◆ **Vorgegebener Text**:
※ ※ ※

Buschmücken-Monitoring Wenn fiese Mücken als blinde Passagiere nach Zürich kommen

Sie kommen mit dem Bus und sie bleiben: Die asiatische Buschmücke und die Tigermücke breiten sich im Kanton Zürich aus. Doch wie genau und wie verbreitet sind sie bereits? Das will der Kanton Zürich genauer untersuchen. Denn die neuen Mücken sind fieser als unsere Gemeinen Steckmücken.

Die Asiatische Buschmücke und die Tigermücke stechen nicht nur häufiger, ihre Stiche sind auch unangenehmer als diejenige der heimischen «Gemeinen Hausmücke».

Drei Mücken, links und in der Mitte schwar mit weissen Streifen, rechts eine heimische Stechmücke.

Bildlegende: Sie sehen auch fies aus: Links die Buschmücke, in der Mitte die Tigermücke und rechts die heimische Stechmücke. zvg/AWEL

Aber: «Noch weiss man wenig über die Verbreitung und das Verhalten der Mücken», schreibt der Kanton in einer Mitteilung. Er lanciert deshalb ein «Monitoring».

«  Wir überwachen den Carparkplatz, weil die Mücken als blinde Passagiere aus dem Süden einreisen. »

Daniel Fischer
Leiter Biosicherheit Kanton Zürich

Spezialisten des AWEL (Amt für Abfall, Wasser, Energie und Luft) werden den Carpark in der Stadt Zürich beobachten und Fallen aufstellen. Denn Tigermücken sind auf der Alpennordseite noch selten. Wenn sie kommen, dann als blinde Passagiere in Bussen aus dem Süden.

Auch die Bevölkerung soll mit anpacken

In den Gemeinden Dietikon, Aeugst am Albis und Bubikon werden ebenfalls Fallen aufgestellt und die Mückenlarven beobachtet. Ausserdem soll die Bevölkerung mithelfen, die Mücken loszuwerden.

In Schlieren, Hausen am Albis und Dürnten wird ebenfalls überwacht, aber ohne Bekämpfung. Im Herbst werden dann die Resultate verglichen.

※ ※ ※

◆ **Auszüge der Zeilen**:
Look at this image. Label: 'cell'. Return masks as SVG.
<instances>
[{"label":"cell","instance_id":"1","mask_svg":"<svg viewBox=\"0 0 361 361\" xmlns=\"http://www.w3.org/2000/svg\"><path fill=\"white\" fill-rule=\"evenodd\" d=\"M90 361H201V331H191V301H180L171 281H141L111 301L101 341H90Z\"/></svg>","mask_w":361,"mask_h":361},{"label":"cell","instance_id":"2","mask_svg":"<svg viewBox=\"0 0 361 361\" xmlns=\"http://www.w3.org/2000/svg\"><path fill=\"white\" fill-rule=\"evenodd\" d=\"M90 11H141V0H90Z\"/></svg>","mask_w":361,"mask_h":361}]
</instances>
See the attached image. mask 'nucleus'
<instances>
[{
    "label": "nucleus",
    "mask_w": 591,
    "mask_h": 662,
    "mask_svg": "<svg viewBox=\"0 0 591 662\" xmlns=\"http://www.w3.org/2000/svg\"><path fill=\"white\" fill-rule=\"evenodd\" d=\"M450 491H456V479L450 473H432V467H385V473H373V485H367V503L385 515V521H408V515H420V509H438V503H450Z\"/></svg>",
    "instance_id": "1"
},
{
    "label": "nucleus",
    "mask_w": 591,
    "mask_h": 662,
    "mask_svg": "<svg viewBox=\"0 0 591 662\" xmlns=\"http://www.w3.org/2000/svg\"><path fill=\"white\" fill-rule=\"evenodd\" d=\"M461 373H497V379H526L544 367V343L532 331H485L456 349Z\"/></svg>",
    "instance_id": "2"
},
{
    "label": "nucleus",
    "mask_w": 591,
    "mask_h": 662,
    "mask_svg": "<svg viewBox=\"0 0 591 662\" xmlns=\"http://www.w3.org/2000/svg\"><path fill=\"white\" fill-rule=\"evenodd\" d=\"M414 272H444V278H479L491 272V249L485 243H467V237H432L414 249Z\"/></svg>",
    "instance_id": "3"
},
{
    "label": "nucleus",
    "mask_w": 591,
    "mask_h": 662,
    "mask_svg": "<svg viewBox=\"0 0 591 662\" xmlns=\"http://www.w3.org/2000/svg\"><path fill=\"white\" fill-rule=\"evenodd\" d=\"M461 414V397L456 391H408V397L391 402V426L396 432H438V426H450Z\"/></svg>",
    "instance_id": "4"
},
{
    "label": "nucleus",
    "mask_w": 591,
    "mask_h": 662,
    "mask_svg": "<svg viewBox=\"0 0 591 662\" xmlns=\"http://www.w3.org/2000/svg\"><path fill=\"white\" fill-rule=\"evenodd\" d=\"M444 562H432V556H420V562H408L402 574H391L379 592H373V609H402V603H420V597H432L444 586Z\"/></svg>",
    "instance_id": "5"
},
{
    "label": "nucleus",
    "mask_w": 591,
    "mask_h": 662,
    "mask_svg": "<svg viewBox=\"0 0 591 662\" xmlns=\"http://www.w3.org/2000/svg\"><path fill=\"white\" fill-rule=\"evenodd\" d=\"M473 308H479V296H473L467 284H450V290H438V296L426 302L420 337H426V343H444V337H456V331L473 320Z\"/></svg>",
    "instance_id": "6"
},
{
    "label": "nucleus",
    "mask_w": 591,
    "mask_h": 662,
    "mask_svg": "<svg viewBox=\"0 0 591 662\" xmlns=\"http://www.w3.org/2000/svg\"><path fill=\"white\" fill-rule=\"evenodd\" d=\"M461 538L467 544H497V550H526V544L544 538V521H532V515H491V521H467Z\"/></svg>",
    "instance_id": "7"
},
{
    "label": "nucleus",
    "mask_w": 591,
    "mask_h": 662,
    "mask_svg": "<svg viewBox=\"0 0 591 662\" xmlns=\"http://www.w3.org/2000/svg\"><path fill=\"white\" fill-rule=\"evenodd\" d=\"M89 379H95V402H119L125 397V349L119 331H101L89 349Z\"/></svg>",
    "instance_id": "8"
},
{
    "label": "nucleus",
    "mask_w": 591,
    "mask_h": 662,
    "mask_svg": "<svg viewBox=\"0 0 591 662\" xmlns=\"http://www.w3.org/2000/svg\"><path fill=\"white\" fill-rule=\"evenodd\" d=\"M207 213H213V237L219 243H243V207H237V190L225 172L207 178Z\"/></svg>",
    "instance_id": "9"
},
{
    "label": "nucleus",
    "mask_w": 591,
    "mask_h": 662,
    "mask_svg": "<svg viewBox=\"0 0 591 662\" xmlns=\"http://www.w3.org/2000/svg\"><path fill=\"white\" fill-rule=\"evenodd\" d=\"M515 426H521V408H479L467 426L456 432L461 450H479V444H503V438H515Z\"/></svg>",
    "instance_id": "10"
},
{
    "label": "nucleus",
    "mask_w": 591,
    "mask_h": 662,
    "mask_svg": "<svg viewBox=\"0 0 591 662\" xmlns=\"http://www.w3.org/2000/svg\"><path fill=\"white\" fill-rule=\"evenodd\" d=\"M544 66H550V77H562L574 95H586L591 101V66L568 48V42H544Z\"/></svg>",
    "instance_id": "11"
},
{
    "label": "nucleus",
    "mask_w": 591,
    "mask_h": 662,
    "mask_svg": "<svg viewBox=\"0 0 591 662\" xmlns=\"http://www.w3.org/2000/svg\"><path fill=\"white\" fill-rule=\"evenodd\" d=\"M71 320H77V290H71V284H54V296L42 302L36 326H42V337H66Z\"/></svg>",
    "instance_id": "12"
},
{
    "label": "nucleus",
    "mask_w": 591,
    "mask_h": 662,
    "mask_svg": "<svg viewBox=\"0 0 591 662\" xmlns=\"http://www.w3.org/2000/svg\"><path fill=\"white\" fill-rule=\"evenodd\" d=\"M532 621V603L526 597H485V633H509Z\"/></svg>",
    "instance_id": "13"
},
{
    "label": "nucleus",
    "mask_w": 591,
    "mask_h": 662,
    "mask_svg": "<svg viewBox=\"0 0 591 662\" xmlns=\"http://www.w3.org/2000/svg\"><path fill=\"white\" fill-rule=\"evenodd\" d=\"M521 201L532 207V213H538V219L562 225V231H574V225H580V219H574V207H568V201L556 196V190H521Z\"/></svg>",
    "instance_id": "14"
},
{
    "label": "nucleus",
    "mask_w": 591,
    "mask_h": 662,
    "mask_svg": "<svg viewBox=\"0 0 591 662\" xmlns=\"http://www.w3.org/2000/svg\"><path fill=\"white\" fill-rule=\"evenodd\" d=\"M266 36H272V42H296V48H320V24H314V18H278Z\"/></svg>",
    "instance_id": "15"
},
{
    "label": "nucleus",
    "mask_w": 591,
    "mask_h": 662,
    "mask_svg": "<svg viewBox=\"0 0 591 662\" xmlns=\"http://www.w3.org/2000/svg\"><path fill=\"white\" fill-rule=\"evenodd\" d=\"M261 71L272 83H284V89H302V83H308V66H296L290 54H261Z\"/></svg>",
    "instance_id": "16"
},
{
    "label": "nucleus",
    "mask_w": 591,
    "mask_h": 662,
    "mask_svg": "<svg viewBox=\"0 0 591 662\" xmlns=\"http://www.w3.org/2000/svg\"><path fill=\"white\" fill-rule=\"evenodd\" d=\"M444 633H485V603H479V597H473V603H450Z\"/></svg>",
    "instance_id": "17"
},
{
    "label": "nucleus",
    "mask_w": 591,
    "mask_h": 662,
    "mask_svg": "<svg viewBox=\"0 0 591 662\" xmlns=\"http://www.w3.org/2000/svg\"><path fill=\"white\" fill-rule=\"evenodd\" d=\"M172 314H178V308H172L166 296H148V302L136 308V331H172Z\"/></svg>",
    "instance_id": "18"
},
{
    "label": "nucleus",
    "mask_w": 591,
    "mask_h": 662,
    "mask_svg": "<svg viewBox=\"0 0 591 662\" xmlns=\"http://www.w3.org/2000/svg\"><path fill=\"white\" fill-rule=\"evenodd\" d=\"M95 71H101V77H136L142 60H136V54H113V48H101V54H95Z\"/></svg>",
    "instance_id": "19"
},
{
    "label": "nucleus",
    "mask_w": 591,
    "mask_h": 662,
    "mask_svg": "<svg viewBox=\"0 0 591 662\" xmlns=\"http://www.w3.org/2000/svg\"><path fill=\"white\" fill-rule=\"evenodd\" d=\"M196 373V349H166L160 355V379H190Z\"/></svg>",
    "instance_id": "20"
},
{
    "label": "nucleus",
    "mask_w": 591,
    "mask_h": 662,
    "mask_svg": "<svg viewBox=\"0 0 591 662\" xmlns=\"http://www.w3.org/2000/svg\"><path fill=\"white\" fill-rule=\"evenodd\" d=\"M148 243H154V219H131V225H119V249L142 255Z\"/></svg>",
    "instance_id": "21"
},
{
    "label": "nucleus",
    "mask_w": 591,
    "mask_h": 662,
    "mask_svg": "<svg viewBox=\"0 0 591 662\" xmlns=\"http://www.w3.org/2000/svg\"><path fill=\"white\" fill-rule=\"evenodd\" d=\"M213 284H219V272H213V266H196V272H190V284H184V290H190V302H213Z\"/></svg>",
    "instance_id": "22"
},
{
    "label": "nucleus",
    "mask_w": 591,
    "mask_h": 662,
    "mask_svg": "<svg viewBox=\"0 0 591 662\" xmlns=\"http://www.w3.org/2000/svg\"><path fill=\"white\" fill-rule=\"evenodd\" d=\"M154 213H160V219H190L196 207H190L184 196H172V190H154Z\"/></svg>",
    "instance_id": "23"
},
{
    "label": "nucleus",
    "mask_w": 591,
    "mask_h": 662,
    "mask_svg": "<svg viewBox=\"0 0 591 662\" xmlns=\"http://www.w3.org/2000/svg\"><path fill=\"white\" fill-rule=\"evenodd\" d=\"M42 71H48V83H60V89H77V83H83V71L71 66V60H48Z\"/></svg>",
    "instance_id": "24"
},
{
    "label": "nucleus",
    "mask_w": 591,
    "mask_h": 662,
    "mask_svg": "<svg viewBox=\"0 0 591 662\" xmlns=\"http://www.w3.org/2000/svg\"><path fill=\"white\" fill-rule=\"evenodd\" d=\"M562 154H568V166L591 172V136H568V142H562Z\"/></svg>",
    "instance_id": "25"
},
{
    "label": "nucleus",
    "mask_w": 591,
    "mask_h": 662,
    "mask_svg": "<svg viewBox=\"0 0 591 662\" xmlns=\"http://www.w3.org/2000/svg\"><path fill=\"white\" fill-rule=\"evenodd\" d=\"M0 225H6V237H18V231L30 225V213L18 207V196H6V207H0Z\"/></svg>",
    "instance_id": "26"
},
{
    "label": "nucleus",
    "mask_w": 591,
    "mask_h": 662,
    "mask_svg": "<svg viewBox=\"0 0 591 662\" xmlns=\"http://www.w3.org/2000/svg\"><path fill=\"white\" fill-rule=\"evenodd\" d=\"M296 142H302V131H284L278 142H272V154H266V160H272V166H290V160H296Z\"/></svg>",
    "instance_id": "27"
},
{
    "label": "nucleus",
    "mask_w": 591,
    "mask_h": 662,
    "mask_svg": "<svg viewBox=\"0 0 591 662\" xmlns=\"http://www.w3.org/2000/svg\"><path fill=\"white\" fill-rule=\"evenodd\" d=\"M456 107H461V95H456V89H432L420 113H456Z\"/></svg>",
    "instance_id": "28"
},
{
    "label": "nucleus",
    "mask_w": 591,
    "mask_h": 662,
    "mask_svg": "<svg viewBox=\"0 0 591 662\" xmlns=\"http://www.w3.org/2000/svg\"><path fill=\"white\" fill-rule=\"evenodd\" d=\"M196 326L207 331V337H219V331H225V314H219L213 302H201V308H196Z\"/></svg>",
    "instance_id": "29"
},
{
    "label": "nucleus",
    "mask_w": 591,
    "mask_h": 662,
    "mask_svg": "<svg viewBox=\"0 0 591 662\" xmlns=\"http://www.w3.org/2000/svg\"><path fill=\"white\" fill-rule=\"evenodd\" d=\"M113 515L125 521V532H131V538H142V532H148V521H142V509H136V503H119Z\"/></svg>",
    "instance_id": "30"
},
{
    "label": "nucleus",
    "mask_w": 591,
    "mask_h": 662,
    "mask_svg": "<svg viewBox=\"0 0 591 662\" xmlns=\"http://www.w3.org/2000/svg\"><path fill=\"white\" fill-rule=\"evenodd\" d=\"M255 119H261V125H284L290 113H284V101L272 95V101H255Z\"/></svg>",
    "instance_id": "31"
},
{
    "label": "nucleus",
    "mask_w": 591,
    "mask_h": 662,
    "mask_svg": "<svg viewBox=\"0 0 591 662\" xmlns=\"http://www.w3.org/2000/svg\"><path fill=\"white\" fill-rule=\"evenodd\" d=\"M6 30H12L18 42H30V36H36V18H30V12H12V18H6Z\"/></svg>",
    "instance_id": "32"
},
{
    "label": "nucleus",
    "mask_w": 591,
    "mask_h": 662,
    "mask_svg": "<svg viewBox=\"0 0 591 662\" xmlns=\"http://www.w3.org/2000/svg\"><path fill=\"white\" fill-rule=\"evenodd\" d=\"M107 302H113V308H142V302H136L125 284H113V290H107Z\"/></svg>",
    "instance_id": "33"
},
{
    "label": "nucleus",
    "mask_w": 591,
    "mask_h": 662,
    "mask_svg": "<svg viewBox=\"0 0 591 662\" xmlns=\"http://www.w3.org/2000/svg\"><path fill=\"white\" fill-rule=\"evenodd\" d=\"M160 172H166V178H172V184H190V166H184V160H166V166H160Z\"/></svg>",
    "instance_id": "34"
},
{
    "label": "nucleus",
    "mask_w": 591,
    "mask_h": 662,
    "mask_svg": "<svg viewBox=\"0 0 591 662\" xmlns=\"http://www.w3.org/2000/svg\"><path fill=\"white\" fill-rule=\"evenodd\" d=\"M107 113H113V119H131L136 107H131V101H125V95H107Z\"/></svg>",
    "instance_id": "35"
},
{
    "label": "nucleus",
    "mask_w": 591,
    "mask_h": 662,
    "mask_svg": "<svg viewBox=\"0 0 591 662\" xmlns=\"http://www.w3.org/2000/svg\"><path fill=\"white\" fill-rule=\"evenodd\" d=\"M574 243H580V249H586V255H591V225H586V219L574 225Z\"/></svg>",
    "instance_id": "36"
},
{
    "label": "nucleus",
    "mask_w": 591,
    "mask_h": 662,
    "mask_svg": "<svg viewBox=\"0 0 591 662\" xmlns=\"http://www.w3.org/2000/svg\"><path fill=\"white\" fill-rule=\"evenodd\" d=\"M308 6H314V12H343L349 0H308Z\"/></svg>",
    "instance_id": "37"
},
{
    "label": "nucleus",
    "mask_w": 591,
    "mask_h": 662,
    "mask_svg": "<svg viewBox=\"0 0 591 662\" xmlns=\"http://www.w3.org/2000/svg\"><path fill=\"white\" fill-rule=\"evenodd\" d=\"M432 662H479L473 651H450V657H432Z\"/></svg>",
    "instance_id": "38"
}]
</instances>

※ ※ ※

◆ **Was zu tun ist**:
1) Nennen Sie alle Gemeinden, die der Text über die Mücken im Kanton Zürich neben der Stadt Zürich als Orte der Überwachung aufführt.
2) Geben Sie aus dem Text über die Mücken im Kanton Zürich den Abschnitt wortgetreu aus, der bei den Worten „Bildlegende: Sie sehen“ beginnt und nach den Worten „aus dem Süden.“ endet.
Stützen Sie sich allein auf den vorgegebenen Text.

◆ **Antworten je Aufgabe**:
1) Dietikon, Aeugst am Albis, Bubikon, Schlieren, Hausen am Albis, Dürnten

2)
Bildlegende: Sie sehen auch fies aus: Links die Buschmücke, in der Mitte die Tigermücke und rechts die heimische Stechmücke. zvg/AWEL

Aber: «Noch weiss man wenig über die Verbreitung und das Verhalten der Mücken», schreibt der Kanton in einer Mitteilung. Er lanciert deshalb ein «Monitoring».

«  Wir überwachen den Carparkplatz, weil die Mücken als blinde Passagiere aus dem Süden einreisen. »

Daniel Fischer
Leiter Biosicherheit Kanton Zürich

Spezialisten des AWEL (Amt für Abfall, Wasser, Energie und Luft) werden den Carpark in der Stadt Zürich beobachten und Fallen aufstellen. Denn Tigermücken sind auf der Alpennordseite noch selten. Wenn sie kommen, dann als blinde Passagiere in Bussen aus dem Süden.